Do I have a knack for finding instruments of device torture or what?

The ending first: No, the links did not work in that either.

Trying to read that book was an experience that could best be described as miserable.

The Nook paused a lot. It grunted and groaned and strained and did its three-dots thing (its version of a beachball spinning) and I don’t see how anybody in their right frikkin mind would try to read a book that big on the Nook. I’d be able to turn a page. Then have to wait five to ten seconds before the Nook caught its breath before I could go to the next page. Then sometimes I could turn three pages in sequence with no problem. Then the Nook would have to sit and rest for several seconds.

Awful. Miserable. And inexcusable. Didn’t anyone who designed the Nook test it against the Nookbooks that are being sold?

It really made me wonder if after rooting the hardware would even work with SmartQ Reader to display even small Google Books PDFs. But, as I’ve shown, SmartQ Reader can make even low-end hardware look good. It’s the app.

One more thing about that book: When I popped out of the book — always by accident — my place was never saved. It’d return me to the damn cover to start the torment all over again!

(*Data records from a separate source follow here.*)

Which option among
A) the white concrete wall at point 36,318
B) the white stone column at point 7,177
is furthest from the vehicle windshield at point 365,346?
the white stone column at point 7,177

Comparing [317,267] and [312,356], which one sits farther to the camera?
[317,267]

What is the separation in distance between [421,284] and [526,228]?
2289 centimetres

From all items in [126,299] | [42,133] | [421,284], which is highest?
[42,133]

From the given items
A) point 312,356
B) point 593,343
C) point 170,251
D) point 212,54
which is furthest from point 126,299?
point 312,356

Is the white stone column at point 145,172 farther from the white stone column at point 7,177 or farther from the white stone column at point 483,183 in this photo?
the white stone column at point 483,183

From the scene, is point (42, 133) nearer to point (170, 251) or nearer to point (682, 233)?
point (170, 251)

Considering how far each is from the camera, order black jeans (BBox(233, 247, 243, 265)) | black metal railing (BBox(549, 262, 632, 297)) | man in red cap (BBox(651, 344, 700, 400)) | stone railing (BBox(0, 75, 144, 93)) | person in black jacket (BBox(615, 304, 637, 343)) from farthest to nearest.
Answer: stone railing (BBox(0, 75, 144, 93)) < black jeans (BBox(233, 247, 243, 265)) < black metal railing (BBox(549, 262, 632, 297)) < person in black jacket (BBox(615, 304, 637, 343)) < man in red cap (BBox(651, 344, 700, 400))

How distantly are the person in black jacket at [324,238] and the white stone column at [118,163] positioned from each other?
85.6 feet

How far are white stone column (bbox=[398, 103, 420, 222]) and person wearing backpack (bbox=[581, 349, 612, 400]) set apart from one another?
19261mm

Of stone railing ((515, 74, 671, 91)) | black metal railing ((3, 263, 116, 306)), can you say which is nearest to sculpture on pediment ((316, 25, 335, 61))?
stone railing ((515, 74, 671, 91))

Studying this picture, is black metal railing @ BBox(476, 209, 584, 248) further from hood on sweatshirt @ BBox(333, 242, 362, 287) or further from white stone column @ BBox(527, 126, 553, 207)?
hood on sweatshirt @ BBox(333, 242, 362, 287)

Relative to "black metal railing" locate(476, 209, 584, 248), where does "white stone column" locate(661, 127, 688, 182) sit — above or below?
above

After that disaster, I went back to the Nook main screen and it had a book recommendation for me(!): The Memoirs of Sherlock Holmes. I figured, why not? The filesize was promising:

HolmesNookbookSize

And right there on the second page, were two wonderful things:

1) An interactive button to sign up for a newsletter

2) A website link

Neither of which worked!

This now goes beyond my wanting to get to a website. This illustrates that no one at the Nook division is thinking. How can you prevent people from using what’s in a book like that? What the hell are Nookbooks supposed to be now? Basically like page-scanned PDFs? This is astounding.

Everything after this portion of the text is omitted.